Seth Thomas made clocks in marble cases for a short time, from 1887 to ca. 1895. They also made clocks in iron cases finished in black enamel, from 1892 to ca. 1895. Seth Thomas is well known for their “Adamantine” black mantel clocks, which were made starting in 1882. Adamantine is a celluloid veneer, glued to the wood case. Adamantine veneer was made in black and white, and in colored patterns such as wood grain, onyx and marble.
Adamantine veneer was developed by the Celluloid Manufacturing Company of New York City, and was covered by U.S. Patent number 232,037, dated September 7, 1880. Seth Thomas Clock Company purchased the right to use the Adamantine veneer in 1881.

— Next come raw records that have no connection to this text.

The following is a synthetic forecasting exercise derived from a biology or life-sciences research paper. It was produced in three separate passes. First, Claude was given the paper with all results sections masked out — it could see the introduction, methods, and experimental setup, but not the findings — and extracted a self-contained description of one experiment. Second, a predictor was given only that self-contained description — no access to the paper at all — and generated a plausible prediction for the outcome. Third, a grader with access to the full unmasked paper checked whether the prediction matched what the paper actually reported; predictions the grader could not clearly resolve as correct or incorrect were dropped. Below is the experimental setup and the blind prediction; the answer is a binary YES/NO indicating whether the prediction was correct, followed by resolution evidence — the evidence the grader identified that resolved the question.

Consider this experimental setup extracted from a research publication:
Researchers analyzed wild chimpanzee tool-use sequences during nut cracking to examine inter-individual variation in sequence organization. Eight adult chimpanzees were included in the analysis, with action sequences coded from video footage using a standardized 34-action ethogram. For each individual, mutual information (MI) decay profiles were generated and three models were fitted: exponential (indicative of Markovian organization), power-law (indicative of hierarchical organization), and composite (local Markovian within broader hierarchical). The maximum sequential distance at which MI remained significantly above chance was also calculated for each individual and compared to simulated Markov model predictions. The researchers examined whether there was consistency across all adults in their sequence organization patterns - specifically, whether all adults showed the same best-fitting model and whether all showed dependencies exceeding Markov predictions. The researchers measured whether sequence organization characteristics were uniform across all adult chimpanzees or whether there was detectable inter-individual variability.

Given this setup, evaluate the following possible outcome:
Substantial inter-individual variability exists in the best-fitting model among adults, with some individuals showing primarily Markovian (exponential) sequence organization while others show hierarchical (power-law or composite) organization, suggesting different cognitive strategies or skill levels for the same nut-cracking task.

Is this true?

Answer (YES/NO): YES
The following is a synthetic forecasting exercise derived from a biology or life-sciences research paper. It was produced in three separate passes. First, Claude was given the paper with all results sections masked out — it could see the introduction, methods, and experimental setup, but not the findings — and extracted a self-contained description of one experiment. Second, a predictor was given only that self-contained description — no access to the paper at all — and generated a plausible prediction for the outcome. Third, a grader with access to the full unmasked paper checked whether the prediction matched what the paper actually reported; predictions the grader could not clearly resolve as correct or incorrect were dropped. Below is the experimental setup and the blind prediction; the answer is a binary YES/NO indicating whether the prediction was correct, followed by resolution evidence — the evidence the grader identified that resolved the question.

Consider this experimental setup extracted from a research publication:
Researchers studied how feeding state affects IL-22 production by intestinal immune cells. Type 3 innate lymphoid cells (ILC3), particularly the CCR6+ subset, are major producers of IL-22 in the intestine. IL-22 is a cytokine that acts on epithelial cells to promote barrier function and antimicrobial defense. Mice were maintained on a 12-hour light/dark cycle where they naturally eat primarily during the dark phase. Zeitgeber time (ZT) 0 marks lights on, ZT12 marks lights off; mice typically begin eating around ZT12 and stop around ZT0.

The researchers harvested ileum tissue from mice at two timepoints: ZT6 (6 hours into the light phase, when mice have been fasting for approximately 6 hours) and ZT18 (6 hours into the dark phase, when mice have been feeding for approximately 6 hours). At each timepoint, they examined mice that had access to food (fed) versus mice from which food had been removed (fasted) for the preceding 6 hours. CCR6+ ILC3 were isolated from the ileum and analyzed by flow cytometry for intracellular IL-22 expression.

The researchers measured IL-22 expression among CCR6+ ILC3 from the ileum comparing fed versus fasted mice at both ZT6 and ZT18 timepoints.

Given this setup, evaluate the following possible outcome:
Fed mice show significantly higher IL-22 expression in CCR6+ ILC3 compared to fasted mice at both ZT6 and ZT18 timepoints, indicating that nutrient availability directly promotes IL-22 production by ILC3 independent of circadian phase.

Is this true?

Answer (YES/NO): NO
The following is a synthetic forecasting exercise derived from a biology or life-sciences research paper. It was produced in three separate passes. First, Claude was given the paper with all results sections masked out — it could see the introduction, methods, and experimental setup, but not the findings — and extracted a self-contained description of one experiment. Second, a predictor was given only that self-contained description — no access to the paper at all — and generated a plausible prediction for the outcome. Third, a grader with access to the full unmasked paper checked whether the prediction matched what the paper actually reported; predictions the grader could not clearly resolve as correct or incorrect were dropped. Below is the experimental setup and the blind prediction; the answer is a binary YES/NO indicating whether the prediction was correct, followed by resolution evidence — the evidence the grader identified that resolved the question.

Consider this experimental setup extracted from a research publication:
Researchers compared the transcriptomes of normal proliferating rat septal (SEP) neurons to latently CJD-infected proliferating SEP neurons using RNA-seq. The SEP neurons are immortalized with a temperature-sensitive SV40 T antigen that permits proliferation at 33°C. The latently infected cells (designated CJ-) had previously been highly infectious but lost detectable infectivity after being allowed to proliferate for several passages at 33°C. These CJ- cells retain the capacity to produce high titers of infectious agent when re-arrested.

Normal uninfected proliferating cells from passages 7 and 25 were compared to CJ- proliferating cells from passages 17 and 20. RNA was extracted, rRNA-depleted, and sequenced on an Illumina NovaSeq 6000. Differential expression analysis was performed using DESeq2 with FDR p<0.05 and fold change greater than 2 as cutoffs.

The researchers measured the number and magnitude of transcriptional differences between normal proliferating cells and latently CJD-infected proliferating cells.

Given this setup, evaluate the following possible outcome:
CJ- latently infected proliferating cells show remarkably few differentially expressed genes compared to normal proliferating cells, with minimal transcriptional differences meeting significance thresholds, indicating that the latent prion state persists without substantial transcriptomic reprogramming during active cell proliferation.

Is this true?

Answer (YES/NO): YES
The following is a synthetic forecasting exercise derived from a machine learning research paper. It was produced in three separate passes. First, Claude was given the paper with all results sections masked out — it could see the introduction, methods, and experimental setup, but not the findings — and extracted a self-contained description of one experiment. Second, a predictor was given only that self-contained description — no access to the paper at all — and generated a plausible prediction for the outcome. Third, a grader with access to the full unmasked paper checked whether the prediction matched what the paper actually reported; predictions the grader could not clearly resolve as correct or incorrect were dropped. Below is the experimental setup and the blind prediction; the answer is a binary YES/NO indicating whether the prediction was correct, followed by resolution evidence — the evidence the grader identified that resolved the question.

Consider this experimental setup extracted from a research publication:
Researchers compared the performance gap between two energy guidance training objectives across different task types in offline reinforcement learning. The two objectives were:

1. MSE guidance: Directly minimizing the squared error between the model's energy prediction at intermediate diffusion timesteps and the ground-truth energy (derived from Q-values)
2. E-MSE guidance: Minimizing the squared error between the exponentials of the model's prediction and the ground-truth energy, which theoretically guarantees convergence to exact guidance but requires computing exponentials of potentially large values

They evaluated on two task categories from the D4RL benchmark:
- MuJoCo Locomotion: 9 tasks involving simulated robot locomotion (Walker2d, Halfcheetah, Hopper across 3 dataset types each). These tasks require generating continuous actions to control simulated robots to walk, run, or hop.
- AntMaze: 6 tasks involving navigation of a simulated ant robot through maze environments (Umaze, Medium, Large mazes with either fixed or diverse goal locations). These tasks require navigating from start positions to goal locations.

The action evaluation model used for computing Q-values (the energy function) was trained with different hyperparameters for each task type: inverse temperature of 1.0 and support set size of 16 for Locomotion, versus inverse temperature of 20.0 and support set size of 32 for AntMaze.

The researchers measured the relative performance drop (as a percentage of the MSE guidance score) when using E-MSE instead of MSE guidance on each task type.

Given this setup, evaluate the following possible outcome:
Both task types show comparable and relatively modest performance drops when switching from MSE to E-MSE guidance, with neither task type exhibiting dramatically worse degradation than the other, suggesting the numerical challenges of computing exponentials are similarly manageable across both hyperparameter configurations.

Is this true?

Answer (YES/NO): NO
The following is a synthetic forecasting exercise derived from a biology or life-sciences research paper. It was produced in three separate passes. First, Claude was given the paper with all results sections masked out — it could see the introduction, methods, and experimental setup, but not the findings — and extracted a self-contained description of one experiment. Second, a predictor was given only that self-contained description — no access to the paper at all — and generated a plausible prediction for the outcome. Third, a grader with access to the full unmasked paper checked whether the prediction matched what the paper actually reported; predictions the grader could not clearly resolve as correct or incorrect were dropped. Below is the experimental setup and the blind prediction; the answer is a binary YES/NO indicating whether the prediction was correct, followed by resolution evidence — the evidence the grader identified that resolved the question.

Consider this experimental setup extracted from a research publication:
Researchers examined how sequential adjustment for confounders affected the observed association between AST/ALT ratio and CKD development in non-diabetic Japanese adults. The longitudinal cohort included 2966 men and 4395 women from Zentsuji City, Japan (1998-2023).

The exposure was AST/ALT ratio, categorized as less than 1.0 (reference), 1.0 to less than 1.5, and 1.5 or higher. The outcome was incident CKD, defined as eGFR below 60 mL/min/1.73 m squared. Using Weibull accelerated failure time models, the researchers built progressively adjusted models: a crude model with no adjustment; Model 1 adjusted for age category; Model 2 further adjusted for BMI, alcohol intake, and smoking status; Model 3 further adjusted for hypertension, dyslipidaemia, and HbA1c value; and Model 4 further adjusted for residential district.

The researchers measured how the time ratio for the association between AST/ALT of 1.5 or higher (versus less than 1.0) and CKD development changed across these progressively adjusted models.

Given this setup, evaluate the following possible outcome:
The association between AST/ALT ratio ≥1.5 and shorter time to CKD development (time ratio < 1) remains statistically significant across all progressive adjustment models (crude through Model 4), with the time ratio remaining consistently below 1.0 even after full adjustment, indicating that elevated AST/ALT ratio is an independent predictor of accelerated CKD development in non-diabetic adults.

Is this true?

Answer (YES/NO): NO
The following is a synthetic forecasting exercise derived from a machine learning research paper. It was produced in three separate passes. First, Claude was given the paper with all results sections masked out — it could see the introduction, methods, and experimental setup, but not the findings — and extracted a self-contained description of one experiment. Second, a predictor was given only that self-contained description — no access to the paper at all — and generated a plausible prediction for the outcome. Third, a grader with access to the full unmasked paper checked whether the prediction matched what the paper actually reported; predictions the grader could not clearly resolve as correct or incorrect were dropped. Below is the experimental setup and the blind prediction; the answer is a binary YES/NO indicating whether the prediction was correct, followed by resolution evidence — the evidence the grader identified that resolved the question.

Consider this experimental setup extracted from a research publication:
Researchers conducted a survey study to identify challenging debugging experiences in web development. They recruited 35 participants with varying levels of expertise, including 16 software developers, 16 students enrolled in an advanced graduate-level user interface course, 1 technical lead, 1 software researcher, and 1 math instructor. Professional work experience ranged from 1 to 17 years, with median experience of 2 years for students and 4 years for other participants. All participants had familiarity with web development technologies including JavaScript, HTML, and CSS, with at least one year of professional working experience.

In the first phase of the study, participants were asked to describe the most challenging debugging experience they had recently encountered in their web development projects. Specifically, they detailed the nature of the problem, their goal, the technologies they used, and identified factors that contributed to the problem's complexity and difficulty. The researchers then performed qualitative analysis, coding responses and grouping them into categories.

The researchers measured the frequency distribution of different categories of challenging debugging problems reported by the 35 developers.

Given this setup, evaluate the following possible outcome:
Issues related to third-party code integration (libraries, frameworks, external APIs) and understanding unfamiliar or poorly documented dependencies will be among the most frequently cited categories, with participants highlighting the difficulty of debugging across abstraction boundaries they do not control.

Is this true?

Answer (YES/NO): NO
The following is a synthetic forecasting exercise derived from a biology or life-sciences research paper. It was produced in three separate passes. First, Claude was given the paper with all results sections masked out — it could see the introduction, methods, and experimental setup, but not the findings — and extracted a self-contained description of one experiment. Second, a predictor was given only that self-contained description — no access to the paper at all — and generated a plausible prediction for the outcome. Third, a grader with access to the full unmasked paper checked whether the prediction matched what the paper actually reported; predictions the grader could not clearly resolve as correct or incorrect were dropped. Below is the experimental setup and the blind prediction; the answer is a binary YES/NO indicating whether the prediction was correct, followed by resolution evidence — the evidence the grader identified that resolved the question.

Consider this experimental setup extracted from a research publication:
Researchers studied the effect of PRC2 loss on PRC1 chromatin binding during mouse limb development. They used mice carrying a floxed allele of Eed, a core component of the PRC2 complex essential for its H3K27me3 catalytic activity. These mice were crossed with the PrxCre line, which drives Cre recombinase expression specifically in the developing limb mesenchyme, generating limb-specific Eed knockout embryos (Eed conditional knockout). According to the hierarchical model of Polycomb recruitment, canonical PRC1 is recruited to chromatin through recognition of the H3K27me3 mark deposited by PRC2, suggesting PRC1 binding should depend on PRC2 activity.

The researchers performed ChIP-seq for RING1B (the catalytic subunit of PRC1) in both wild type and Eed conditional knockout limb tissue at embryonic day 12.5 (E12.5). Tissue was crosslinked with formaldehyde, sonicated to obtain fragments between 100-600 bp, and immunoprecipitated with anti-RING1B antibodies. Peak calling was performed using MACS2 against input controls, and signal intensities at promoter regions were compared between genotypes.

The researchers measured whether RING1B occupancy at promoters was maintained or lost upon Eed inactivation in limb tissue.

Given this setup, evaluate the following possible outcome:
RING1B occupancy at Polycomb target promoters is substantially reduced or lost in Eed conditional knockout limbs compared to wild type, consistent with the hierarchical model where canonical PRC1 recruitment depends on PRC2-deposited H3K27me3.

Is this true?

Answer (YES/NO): NO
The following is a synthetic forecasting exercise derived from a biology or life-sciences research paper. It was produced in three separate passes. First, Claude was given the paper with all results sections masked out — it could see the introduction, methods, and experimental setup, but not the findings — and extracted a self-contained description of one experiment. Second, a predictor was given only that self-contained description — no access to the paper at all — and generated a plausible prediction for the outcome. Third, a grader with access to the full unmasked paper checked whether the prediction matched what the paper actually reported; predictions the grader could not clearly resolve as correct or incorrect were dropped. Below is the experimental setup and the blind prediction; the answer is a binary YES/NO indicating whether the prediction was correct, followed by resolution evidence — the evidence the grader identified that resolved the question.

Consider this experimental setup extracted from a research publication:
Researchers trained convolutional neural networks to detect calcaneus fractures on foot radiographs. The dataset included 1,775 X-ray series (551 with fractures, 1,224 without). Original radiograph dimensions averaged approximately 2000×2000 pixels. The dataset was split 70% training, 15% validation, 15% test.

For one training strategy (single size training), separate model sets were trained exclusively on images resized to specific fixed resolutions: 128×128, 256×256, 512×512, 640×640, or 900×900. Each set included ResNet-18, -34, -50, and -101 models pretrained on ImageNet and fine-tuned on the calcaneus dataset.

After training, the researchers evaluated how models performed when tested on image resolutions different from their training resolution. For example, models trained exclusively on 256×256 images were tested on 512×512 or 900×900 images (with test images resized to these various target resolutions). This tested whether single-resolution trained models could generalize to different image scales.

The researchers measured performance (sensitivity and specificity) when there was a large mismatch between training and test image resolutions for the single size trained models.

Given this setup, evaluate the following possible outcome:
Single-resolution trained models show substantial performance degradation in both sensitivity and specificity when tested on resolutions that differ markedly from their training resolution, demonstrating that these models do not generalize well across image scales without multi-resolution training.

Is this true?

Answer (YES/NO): YES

How to Identify Manufacture Dates of Seth Thomas Adamantine Antique Mantel Clocks
The movement provides a guide to the date of an Adamantine clock. At first, most Adamantine clocks used a modified shelf clock movement (called the “hip” movement because of its shape) with the escapement outside the back plate. Around 1900, the model 89 movement was introduced, having the escapement between the plates. The two types can be distinguished from the front of the clock by the position of the regulating square. The back escapement type (up to ca. 1901*) has the regulating square above the numeral “12”. The model 89 has the regulating square below the center of the dial.
Many Seth Thomas clocks from 1881 to 1918 have a date code stamped in ink on the case back or bottom. Usually, the year is done in reverse, followed by a letter A – L representing the month. For example, April 1897 would appear as 7981 D.